All it takes for a record is a penny more than before. You're supposed to post a record every quarter, because it means you're growing. Hype about records is particularly irritating in the technology and Internet sectors, where many companies are only a few years old.

Not that a record means anything even in the case of an older firm, because companies aren't held to the past as a standard. It's how well you do against expectations that matters. Speaking of expectations...

Include consensus estimates for comparison. A few companies -- Ariba (Nasdaq: ARBA) yesterday, for example -- include First Call numbers in their news releases, but most don't. They should, because like it or not, that's one of the primary benchmarks used by Wall Street. Most individual shareholders don't have First Call accounts, and in any case, First Call doesn't publish top line forecasts for most stocks, only EPS. Which leads to...

Bottom line results up front. Companies understandably want to lead with the most positive news, which is why you get financial releases that start off like this one:

"SmartForce, the world's leading e-Learning company, (Nasdaq: SMTF), today announced financial results for its first quarter ended March 31, 2000, the Company's first full quarter of operations under its Internet business model. The Company reported fully committed contract backlog of $222 million as of March 31, 2000, the highest backlog level in the Company's history and significantly in excess of the company's plans...."

Sounds great, but as most Web companies can testify after watching their stocks plunge in the last few months, Wall Street is starting to care more about profits and losses. You might as well list them up front instead of burying EPS results deep in the release, because that's the first thing investors will look for anyway.

Are per-share earnings or losses the best way to evaluate a company? Not always, particularly in the case of young outfits focused on revenue growth and market share gains. But at least if you get EPS out of the way early, investors won't fly past the first few paragraphs as they search for that "X.XX per share" phrase. Once they have the figure in their heads, they can settle down and read everything else you have to say.

Say it naturally. Typical PR quote from a CEO:

"We are extremely pleased with this quarter's revenue growth and profit performance. Revenues were ahead of our expectations driven by accelerating growth in North America and Europe and continued new product sales strength. Our ReallyGreat widget product line, the fastest, most flexible and most cost-effective widget available today, continues to see broad acceptance in the marketplace. We continue to step up our pace to address rapidly growing customer demand for our industry leading widgets and widget applications."
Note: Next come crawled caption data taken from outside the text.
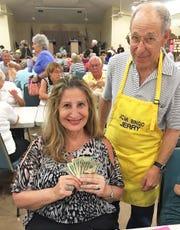 Big winner Angela Vomero with Bingo community member Jerry Levin.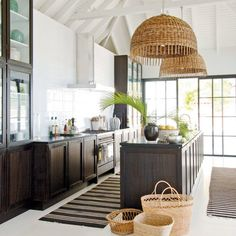Dark wood, light walls, and natural elements, from the woven lighting to the handy baskets, make this coastal kitchen a breath of fresh air. Bringing in simple, earthy accents is an easy way to bring a natural palette into your home.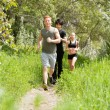 Stock Photo: Friends jogging in forest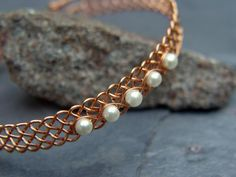 Each wire in this bracelet is wrapped and hammered into place to ensure strength and uniform spacing. Another smaller wire holds beautiful pearls in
If someone is reading your financial news release, they already care about your company, so forget the cliches and save the hype for product news releases. Typical financial PR statements make CEOs sound like automatons instead of a dynamic, inspiring leaders. Granted, in many cases they really are automatons, but if that's the case, then why have them say anything at all? Just paraphrase any essential information and make it easier reading for everyone.

Make it timely. In today's Internet world, your financial release should be up on your corporate website at 4:01 p.m. Eastern time, assuming you're among the majority of firms that announces quarterly results after market close. Give individuals enough time to digest the news before they tune into your conference call.

Provide a meaningful outlook. Kudos to AMD for giving us reasonably detailed goals for the second quarter:

"The company expects that unit shipments of PC processors could approach the record (ARGH) level of the first quarter. Unit shipments of AMD Athlon processors are expected to increase to 1.8 million units ... Communications Group sales are projected to grow by more than 10 percent over first-quarter levels. AMD projects that Memory Group sales will grow in the high single-digit range over the first quarter and resume double-digit growth in the third and fourth quarters of 2000. ... The company believes it will continue to grow faster than the industry, with total sales growth of more than 50 percent for the year as a whole."

Targets for each major product line, as well as overall revenue expectations. That's something investors can work with.

Too bad most companies refuse to be so accomodating. Instead, when there's an outlook given at all, it's usually something so generic as to be worthless:

"Going forward, Ariba will continue to leverage its leading position in B2B eCommerce to enable more marketplaces than any other player with best of breed technology, commerce services and the fastest time to market."

Try building a model around that one.

No one expects a company to provide detailed internal forecasts. But some general targets would be nice, e.g., revenue growth "in the high single-digit range over the first quarter." At least give everyone the kind of guidance analysts get on those "offline" talks that always take place after the formal conference call ends.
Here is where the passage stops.